Junta member hints at release
SINGAPORE – A senior figure in Myanmar’s military junta has suggested that opposition leader Aung San Suu Kyi could be freed from house arrest in about six months, Singapore’s foreign minister said.
Myanmar’s Foreign Minister Nyan Win made the hint at a Sunday dinner attended by foreign ministers of the Association of Southeast Asian Nations at their weeklong meeting.
ASEAN later expressed “deep disappointment” at the junta’s decision in May to extend Suu Kyi’s detention by another year – an unprecedented criticism of Myanmar by the region’s main bloc.
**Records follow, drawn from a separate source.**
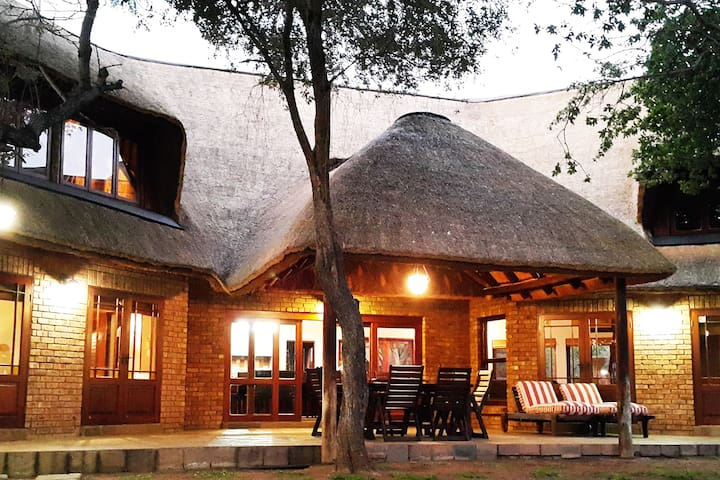 Beautiful thatched home in Private Nature Reserve - Bela-Bela - Casa
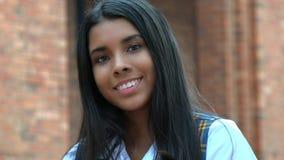 Muchacha adolescente sonriente y felicidad Fotografía de archivo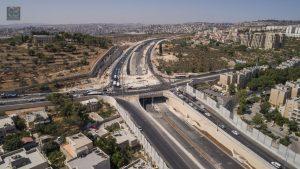מחלף הרוזמרין כביש בגין (צילום: ויז'ואל אלמנטס)
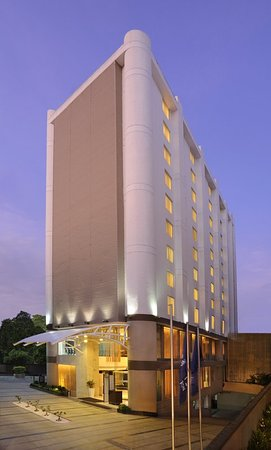 Four Points by Sheraton Ahmedabad: Exterior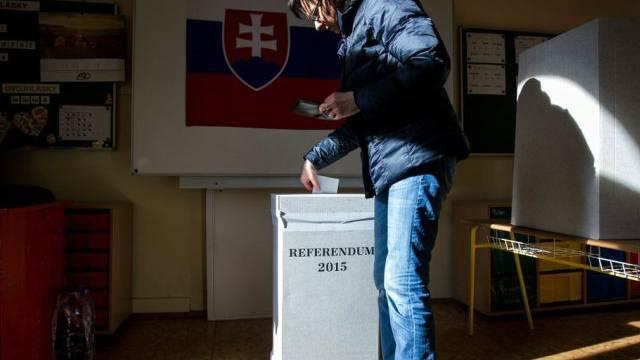 Wer wählen ging, stimmte meist für das Referendum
ASEAN members usually adhere to a policy of not interfering in each other’s domestic affairs.
Nyan Win’s comments are the most optimistic by the junta on Suu Kyi’s future, and the closest Myanmar’s military rulers have come to a timetable for her release, as demanded by the international community.
According to Singapore’s Foreign Minister George Yeo, Nyan Win said that under Myanmar law a political detainee can be held for a maximum of six years.
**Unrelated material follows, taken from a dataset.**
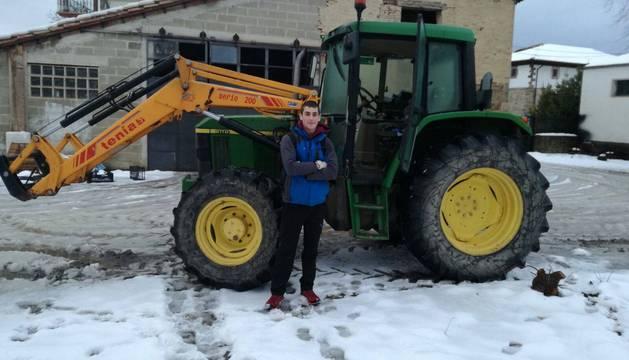 Mikel Iribarren Izurzu, de 18 años, ayer en su casa de Orkoien. Posa delante del tractor familiar con el que se desplazó a Pamplona el miércoles.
“And he told us that the six-year limit will come up in about half a year’s time,” Yeo said.
Asked if this means Suu Kyi, a Nobel peace laureate, could be released in six months, Yeo said: “That is not an inaccurate inference.”
Although Myanmar’s state-controlled media have said the government has the right to hold Suu Kyi for six years, it is the first time such a senior figure has suggested the possibility of her release in an international forum.
The military regime extended Suu Kyi’s house arrest May 27 for the sixth straight year. She has now been detained for more than 12 of the last 18 years at her home in Myanmar, also known as Burma.
After the dinner meeting, the ASEAN members issued a statement that came down heavily on Myanmar.
“The foreign ministers expressed their deep disappointment that … Suu Kyi’s detention has been extended by the Myanmar government,” it said, adding that the ministers repeated a call for her to be released.
The ministers also urged a “meaningful dialogue with all political groups and work toward a peaceful transition to democracy in the near future.”